The Snap Circuits Eight-Pin IC Socket block is picture 2 (source: http://cs-sales.net/eiicso6u8.html)

Insert the 555 timer chip into the Snap Circuits Eight-Pin IC Socket block. Make sure that the notch in the top of the 555 timer chip is aligned with the diagram of the chip pictured on the IC socket block. (See picture 3) (Source: http://www.snapcircuits.net/learning_center/designer)

Step 2: 555 Timer IC Pins

Picture of 555 Timer IC Pins
The following are the pin outs for the 555 Timer IC (source:
http://www.markallen.com/teaching/ucsd/147a/lectures/lecture4/5.php):

Pin 1 is ground. It is connected to the negative side of your battery or power along with any other components in your circuit connected to ground.

Pin 2 is the Trigger pin. It will be connected to ground and thus switches on pins 3 and 7.

Pin 3 is the Output pin. In this circuit it outputs a square wave signal that can be heard on a speaker.

Pin 4 is the Reset pin. It is not used in this circuit. See http://en.wikipedia.org/wiki/555_timer_IC or http://www.markallen.com/teaching/ucsd/147a/lectures/lecture4/5.php for more info on this pin.

Pin 5 is the Control pin. It is not used in this circuit. See
http://en.wikipedia.org/wiki/555_timer_IC or http://www.markallen.com/teaching/ucsd/147a/lectures/lecture4/5.php for more info on this pin.
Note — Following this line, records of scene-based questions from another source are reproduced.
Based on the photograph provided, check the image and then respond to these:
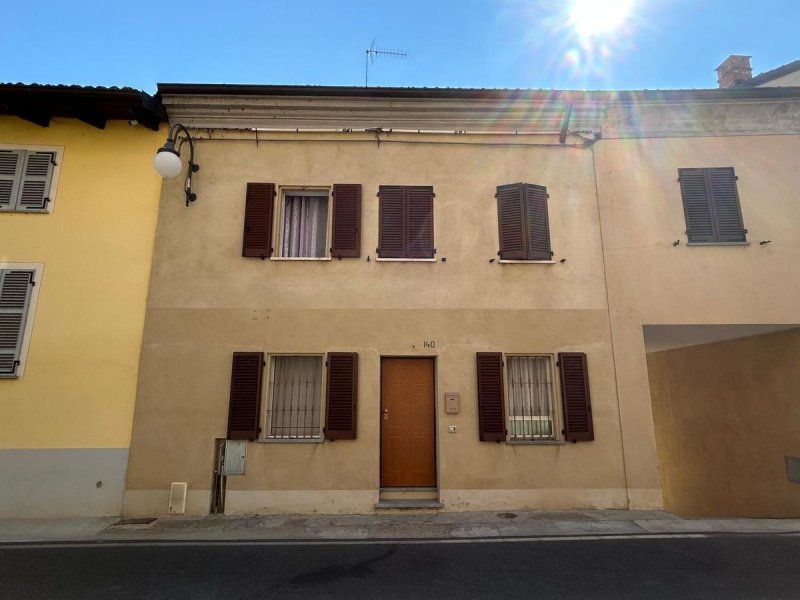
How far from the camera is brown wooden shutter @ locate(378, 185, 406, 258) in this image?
7.90m

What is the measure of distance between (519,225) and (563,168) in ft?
4.95

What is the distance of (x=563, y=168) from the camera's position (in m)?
8.34

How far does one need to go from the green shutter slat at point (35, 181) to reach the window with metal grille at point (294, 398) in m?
5.00

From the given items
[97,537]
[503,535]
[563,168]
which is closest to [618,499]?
[503,535]

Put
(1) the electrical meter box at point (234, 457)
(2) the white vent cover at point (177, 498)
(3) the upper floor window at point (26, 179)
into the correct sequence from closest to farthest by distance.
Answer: (2) the white vent cover at point (177, 498) → (1) the electrical meter box at point (234, 457) → (3) the upper floor window at point (26, 179)

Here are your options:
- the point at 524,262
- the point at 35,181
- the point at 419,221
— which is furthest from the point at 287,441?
the point at 35,181

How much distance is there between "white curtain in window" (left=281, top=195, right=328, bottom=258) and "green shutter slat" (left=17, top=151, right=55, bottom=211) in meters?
4.15

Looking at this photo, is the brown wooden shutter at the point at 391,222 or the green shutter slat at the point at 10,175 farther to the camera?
the brown wooden shutter at the point at 391,222

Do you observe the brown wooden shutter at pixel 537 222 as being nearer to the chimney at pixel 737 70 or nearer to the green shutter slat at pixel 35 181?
the chimney at pixel 737 70

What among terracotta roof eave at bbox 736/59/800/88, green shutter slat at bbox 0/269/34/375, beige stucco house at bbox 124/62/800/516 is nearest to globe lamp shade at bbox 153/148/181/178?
beige stucco house at bbox 124/62/800/516

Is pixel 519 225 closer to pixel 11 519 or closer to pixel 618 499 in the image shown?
pixel 618 499

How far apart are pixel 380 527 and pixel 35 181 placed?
27.3 ft

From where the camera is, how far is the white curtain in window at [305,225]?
8.06m

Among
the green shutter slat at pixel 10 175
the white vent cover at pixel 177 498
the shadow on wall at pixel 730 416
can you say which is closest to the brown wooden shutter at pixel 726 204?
the shadow on wall at pixel 730 416
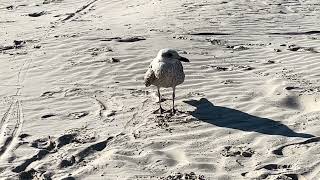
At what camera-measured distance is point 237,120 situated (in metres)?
7.63

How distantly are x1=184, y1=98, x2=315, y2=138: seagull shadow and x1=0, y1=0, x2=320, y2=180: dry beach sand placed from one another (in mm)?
14

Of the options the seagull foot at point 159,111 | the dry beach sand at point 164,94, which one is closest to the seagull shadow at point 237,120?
the dry beach sand at point 164,94

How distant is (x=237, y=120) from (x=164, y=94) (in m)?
1.70

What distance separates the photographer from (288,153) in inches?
257

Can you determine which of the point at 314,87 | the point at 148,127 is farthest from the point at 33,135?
the point at 314,87

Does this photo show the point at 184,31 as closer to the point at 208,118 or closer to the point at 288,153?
the point at 208,118

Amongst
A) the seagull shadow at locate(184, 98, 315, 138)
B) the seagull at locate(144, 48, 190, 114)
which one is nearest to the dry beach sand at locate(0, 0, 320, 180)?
the seagull shadow at locate(184, 98, 315, 138)

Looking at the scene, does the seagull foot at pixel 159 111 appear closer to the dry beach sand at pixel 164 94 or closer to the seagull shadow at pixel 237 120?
the dry beach sand at pixel 164 94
Pin 6 is the Threshold pin. The 0.02uf capacitor C1 will charge up and when it reaches about 2/3 Vcc (voltage from the battery), this is detected by the Threshold pin. This will end the timing interval and send 0v to the Output pin 3 (switches it off).

Pin 7 is the Discharge pin. This pin is also switched off by the Threshold pin 6. When pin 7 is switched off it cuts the power to the 0.02uf capacitor C1 which causes it to discharge. Pin 7 also controls timing. Pin 7 is connected to the 50K ohm Variable Resistor resistor RV and the Photoresistor. As you move the slider on the Variable Resistor RV, it changes the amount of resistance in the circuit. This changes the timing of pin 7 and thus changes the pitch of the square wave heard on the speaker.

Pin 8 is connected to the positive side of your battery or power along with any other components in your circuit connected to positive.

Step 3: The Voltage Regulator

Picture of The Voltage Regulator
To power the 555, you can use the Snap Circuits B5 block (it is also called a 9 volt Holder and Switch). The advantage to using this block is you can connect a standard 9 volt battery to the block and it will deliver a reliable 5 volts to the 555 through the L7805 voltage regulator circuit (see circuit schematic). The B5 also has two 5 volt outputs--one to power the Theremin and one that you can use to power another device. HINT: since the output of the 555 in Astable mode is a square wave you could use the output for Pulse Width Modulation (PWM) to control a device such as a motor.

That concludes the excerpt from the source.